__WHAT IS REQUIRED__.
Repeat exactly the lines from the start of the material below up to and including the "Le Specs Outta" line.

---- DATA FOR THIS TASK

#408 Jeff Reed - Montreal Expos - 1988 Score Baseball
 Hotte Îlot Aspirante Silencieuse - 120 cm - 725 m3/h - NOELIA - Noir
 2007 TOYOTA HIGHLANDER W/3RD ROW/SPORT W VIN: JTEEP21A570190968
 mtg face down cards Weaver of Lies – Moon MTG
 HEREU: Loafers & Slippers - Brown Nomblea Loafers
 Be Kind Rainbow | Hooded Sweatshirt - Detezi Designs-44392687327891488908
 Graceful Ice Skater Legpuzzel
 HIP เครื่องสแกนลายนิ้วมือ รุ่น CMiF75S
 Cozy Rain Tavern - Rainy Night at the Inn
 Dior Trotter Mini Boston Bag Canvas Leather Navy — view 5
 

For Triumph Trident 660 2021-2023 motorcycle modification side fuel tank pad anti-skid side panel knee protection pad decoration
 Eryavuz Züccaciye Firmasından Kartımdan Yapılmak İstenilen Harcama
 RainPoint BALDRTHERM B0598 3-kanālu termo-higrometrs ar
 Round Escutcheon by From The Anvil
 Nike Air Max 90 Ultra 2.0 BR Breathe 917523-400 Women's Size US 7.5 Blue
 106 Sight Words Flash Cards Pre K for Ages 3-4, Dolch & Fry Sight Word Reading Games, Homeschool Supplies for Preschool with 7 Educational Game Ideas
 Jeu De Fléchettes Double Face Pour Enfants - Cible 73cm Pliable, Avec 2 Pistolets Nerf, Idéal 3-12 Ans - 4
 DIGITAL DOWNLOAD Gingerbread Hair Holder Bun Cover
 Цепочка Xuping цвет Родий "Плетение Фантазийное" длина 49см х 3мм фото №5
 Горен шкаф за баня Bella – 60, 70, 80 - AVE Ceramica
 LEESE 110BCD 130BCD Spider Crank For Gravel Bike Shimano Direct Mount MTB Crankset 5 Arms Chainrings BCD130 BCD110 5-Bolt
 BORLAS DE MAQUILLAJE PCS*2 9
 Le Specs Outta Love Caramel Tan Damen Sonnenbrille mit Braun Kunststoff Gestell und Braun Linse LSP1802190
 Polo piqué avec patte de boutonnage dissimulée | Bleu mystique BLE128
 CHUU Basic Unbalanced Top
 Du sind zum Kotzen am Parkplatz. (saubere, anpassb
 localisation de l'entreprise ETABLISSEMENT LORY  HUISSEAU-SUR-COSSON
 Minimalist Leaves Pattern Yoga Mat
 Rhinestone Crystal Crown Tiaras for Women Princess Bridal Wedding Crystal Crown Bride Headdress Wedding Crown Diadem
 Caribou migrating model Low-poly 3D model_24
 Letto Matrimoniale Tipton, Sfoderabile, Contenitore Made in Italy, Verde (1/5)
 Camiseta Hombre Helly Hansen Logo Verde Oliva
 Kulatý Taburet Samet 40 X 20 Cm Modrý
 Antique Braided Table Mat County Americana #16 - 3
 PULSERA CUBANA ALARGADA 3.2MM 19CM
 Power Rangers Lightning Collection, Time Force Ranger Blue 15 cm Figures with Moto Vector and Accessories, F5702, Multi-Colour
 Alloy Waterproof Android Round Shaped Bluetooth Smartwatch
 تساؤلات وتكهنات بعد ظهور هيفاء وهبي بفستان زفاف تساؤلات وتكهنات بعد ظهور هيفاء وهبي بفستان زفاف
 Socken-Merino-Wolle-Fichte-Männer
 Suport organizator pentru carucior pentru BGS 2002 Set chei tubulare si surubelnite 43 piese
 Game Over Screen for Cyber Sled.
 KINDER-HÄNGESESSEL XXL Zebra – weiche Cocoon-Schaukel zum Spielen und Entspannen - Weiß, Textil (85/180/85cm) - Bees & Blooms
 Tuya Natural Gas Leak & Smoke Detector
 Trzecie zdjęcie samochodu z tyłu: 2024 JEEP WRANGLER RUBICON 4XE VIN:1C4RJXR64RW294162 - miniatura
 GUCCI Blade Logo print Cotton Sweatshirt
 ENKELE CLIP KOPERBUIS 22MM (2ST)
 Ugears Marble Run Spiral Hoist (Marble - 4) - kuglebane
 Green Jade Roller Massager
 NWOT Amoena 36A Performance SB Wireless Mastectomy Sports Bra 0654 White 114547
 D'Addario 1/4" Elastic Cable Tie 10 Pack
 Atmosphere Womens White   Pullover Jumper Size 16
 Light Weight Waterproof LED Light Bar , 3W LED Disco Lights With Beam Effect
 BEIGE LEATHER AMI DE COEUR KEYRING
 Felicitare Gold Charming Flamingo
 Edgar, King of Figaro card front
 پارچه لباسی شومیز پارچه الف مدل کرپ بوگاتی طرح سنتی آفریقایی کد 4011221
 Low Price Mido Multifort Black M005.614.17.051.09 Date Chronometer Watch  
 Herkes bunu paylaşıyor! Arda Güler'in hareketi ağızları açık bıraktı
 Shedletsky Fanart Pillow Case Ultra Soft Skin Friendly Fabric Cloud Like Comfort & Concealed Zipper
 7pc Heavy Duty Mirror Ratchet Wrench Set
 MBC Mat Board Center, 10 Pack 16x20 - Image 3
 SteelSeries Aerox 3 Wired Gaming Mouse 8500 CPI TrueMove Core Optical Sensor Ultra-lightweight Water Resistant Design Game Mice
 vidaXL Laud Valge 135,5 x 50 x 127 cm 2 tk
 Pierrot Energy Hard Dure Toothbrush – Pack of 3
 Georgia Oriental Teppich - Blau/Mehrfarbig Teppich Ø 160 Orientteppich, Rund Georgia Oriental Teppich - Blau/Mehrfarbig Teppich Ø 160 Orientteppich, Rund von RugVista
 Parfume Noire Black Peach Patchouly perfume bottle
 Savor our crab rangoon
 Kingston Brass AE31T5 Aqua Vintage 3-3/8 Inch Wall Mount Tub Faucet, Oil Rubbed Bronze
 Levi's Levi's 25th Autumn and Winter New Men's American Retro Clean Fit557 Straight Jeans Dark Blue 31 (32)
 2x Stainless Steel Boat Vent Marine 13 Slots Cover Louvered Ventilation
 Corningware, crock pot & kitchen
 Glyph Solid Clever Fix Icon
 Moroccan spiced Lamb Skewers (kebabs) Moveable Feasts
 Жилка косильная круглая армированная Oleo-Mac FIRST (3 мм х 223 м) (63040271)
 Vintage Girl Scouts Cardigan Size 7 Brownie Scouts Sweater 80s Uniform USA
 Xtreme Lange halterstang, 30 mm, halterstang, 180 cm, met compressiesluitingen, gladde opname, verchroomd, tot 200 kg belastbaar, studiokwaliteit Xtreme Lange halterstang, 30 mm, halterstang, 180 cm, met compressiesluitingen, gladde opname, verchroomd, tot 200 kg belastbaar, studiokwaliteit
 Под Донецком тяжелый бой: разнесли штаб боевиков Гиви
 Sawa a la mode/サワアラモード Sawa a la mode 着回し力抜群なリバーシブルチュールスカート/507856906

--------

__OUTPUT OF THE TASK__.
#408 Jeff Reed - Montreal Expos - 1988 Score Baseball
 Hotte Îlot Aspirante Silencieuse - 120 cm - 725 m3/h - NOELIA - Noir
 2007 TOYOTA HIGHLANDER W/3RD ROW/SPORT W VIN: JTEEP21A570190968
 mtg face down cards Weaver of Lies – Moon MTG
 HEREU: Loafers & Slippers - Brown Nomblea Loafers
 Be Kind Rainbow | Hooded Sweatshirt - Detezi Designs-44392687327891488908
 Graceful Ice Skater Legpuzzel
 HIP เครื่องสแกนลายนิ้วมือ รุ่น CMiF75S
 Cozy Rain Tavern - Rainy Night at the Inn
 Dior Trotter Mini Boston Bag Canvas Leather Navy — view 5
 

For Triumph Trident 660 2021-2023 motorcycle modification side fuel tank pad anti-skid side panel knee protection pad decoration
 Eryavuz Züccaciye Firmasından Kartımdan Yapılmak İstenilen Harcama
 RainPoint BALDRTHERM B0598 3-kanālu termo-higrometrs ar
 Round Escutcheon by From The Anvil
 Nike Air Max 90 Ultra 2.0 BR Breathe 917523-400 Women's Size US 7.5 Blue
 106 Sight Words Flash Cards Pre K for Ages 3-4, Dolch & Fry Sight Word Reading Games, Homeschool Supplies for Preschool with 7 Educational Game Ideas
 Jeu De Fléchettes Double Face Pour Enfants - Cible 73cm Pliable, Avec 2 Pistolets Nerf, Idéal 3-12 Ans - 4
 DIGITAL DOWNLOAD Gingerbread Hair Holder Bun Cover
 Цепочка Xuping цвет Родий "Плетение Фантазийное" длина 49см х 3мм фото №5
 Горен шкаф за баня Bella – 60, 70, 80 - AVE Ceramica
 LEESE 110BCD 130BCD Spider Crank For Gravel Bike Shimano Direct Mount MTB Crankset 5 Arms Chainrings BCD130 BCD110 5-Bolt
 BORLAS DE MAQUILLAJE PCS*2 9
 Le Specs Outta Love Caramel Tan Damen Sonnenbrille mit Braun Kunststoff Gestell und Braun Linse LSP1802190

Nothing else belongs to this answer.